Reply Mon 29 Mar, 2004 03:23 am
French voters dump Chirac party
Story from BBC NEWS3/29/04
http://news.bbc.co.uk/go/pr/fr/-/1/hi/world/europe/3575779.stm

President Jacques Chirac's party has been humiliated in French regional polls, amid speculation that PM Jean-Pierre Raffarin could be sacked.
The socialists and their allies won 50% of the second-round votes, leaving Mr Chirac's centre-right governing UMP party trailing on 36.9%. The socialists held eight councils and grabbed another 12 from the UMP.

Voters are thought to be angry at high unemployment, a stagnant economy and unpopular public sector reforms.

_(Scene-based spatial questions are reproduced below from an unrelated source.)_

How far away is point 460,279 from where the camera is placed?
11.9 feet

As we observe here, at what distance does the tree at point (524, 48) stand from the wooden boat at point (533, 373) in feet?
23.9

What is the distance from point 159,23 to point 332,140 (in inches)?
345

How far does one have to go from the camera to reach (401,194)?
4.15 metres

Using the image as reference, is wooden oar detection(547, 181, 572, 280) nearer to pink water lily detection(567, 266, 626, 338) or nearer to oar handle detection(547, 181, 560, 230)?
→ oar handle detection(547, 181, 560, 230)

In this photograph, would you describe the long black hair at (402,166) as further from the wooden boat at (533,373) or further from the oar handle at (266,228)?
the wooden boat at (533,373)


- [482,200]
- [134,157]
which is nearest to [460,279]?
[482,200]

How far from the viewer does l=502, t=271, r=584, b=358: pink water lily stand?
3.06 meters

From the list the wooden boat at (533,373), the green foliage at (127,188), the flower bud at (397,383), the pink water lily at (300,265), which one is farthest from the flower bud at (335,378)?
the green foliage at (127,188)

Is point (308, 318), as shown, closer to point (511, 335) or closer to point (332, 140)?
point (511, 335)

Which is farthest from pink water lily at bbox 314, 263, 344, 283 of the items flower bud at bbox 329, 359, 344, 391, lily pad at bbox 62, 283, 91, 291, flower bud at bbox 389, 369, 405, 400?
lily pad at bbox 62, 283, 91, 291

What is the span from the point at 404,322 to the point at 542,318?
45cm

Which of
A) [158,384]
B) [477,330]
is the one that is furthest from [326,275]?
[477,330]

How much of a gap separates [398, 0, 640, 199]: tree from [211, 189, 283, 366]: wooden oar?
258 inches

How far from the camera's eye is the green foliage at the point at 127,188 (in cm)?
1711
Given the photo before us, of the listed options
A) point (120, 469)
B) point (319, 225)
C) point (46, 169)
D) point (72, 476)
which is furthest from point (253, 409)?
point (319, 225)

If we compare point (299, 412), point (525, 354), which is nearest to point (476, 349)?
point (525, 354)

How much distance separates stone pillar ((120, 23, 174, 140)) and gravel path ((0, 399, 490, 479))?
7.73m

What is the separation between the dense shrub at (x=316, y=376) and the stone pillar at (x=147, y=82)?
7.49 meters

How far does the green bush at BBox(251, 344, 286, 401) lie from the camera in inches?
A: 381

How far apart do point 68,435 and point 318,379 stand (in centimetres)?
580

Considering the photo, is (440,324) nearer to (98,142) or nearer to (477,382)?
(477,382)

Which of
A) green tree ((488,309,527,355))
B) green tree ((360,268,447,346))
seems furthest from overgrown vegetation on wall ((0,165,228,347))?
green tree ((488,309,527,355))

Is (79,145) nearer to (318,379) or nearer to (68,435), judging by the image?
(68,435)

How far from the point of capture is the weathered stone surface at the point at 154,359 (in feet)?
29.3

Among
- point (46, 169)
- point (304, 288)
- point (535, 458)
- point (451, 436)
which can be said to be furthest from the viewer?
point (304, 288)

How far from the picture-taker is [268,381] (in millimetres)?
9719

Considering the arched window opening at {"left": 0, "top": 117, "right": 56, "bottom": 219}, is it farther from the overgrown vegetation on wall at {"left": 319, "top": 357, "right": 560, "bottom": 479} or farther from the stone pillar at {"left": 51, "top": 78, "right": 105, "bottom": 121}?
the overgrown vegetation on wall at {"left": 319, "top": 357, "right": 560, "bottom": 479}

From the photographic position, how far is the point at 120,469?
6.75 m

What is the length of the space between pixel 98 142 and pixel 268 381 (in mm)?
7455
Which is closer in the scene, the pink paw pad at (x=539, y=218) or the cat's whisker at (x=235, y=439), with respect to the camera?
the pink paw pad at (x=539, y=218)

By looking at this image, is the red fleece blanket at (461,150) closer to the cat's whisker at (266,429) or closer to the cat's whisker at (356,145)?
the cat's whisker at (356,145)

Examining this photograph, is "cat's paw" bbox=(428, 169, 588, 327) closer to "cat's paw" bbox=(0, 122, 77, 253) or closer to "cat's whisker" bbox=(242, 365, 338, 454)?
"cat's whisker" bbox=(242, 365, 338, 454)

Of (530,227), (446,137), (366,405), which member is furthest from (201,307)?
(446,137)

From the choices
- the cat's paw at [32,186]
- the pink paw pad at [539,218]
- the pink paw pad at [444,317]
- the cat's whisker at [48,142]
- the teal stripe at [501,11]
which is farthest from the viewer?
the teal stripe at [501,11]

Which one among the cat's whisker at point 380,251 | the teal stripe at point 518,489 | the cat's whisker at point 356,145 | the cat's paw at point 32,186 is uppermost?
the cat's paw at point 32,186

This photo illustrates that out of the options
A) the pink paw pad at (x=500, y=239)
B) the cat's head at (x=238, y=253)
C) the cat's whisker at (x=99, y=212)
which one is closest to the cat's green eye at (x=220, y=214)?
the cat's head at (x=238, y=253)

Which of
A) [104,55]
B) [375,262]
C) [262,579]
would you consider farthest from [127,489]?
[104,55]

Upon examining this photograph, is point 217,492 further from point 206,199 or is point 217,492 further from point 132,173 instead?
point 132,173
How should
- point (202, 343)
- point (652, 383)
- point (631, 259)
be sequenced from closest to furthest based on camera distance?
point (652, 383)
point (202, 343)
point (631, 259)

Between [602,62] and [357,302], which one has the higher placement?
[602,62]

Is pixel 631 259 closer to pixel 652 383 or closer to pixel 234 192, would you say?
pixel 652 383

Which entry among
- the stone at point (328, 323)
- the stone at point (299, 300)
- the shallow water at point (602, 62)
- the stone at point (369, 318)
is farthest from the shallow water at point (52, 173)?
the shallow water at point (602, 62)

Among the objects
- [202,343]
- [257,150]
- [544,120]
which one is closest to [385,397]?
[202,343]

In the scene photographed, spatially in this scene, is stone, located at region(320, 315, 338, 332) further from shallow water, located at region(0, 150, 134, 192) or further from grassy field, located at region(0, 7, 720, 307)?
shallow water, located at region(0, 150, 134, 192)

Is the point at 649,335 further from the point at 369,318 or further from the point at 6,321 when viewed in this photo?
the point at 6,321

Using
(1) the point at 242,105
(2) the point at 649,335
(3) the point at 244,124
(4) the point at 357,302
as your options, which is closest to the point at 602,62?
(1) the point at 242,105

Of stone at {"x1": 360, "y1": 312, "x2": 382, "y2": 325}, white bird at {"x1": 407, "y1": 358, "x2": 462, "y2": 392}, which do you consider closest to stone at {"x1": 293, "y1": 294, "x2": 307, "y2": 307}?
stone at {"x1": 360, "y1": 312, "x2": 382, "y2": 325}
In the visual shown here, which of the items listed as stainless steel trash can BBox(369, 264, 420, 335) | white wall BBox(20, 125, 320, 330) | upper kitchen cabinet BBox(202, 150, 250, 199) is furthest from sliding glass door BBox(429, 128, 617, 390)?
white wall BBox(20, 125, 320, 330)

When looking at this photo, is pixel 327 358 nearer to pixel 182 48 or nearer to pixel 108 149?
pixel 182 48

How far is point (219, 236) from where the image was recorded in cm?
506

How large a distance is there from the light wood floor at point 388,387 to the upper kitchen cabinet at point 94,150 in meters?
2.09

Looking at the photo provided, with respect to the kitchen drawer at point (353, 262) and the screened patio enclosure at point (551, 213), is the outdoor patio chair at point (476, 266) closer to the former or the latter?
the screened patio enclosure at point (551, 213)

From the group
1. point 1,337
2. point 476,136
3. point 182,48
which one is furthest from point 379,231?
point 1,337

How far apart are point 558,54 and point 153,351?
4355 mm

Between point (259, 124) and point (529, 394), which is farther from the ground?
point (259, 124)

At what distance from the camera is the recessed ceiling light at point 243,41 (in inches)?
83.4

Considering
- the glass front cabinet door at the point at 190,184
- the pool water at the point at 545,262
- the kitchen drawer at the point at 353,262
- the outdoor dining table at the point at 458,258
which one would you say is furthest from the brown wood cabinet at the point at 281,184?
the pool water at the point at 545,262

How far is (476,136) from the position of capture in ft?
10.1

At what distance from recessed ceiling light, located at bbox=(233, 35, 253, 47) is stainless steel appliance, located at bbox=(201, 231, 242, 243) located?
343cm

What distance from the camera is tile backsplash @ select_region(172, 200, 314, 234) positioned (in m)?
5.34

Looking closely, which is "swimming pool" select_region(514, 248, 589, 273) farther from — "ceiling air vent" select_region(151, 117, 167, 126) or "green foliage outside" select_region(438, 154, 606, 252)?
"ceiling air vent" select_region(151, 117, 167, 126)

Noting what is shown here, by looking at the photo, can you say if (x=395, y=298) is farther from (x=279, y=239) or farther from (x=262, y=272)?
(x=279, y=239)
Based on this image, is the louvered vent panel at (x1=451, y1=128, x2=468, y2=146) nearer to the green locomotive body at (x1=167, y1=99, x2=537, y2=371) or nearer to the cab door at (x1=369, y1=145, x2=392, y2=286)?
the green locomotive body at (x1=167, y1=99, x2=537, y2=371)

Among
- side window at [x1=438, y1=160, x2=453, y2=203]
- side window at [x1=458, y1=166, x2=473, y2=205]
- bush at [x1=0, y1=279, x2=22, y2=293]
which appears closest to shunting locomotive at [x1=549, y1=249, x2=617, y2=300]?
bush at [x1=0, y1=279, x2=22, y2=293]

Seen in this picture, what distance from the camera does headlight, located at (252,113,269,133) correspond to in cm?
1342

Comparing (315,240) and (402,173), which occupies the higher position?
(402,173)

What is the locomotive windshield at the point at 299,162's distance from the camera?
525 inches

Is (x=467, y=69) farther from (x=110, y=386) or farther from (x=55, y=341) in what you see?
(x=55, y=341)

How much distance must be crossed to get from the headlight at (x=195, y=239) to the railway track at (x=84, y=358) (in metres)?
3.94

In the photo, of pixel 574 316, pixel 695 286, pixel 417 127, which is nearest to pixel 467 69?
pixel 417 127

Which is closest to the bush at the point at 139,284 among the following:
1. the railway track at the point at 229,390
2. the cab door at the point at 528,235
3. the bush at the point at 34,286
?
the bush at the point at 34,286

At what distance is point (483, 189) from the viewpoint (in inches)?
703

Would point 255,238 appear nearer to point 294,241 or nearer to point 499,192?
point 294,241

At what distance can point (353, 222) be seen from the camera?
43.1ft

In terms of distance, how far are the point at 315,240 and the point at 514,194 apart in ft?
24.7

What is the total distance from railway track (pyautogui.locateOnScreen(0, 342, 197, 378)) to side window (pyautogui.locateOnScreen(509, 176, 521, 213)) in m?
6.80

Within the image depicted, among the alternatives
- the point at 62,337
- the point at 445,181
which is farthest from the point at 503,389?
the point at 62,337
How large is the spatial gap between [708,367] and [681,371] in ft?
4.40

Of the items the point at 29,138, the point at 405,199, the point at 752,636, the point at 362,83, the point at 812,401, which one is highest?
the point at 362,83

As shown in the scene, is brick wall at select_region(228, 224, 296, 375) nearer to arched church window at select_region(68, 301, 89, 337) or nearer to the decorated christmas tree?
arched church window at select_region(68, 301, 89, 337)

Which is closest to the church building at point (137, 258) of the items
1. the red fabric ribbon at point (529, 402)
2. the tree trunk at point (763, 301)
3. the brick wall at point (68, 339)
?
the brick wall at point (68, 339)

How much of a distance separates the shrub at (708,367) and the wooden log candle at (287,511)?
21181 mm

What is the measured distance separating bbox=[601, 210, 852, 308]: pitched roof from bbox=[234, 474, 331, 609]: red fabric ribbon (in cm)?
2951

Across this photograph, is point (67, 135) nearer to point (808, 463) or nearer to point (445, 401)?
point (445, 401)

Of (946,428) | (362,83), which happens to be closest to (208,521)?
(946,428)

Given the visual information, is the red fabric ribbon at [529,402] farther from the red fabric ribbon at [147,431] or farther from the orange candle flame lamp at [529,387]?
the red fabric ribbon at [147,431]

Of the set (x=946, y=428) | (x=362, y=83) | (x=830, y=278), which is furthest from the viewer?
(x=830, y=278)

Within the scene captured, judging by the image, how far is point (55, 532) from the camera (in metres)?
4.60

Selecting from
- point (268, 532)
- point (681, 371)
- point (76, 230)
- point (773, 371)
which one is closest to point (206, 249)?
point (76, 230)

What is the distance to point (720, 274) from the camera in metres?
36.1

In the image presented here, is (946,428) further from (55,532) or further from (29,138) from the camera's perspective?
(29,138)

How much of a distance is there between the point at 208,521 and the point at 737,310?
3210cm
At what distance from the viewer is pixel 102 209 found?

The centre-right has won only Alsace so far, with the results from Corsica still to come.

All change

The election was seen as a mid-term test of opinion on the Chirac government.

Mr Raffarin said lessons had to be learnt by the government, but "reforms must be continued, very simply because they are necessary". The first round last Sunday saw the UMP lose heavily to the socialists and their communist and green allies.

Socialist party leader Francois Hollande says voters have expressed their rejection of both Mr Raffarin's government and Mr Chirac. Our correspondent says the result is expected to lead to a major cabinet reshuffle, with Mr Raffarin tipped as the first to lose his job.

One of the high-profile casualties already claimed by the poll is former President Valery Giscard d'Estaing, who lost the presidency of the Auvergne region to a socialist.

The far-right National Front confirmed its position as the country's third political force, with nearly 13%.

Options

At least 60% of the voters in France said they remained determined to use these elections to send a strong message of discontent to the government.

"I feel like France's public sector is being sabotaged," said Elsa Quinette, in Paris.

"What the government is doing is so serious, I just had to speak out."

Others said they wanted the government to stay.

Mr Chirac has spent the past week weighing up his options.

He will have to choose whether to keep Mr Raffarin in his post and use him to push through the next round of reforms - this time to public healthcare - or whether to appoint a new prime minister.

The problem with that is that the most obvious candidate, France's popular Interior Minister Nicholas Sarkozy, is known to want Mr Chirac's job, correspondents say.

So the president may prefer to keep on his unpopular but loyal prime minister to plough ahead with the next round of difficult reforms, despite voters' discontent.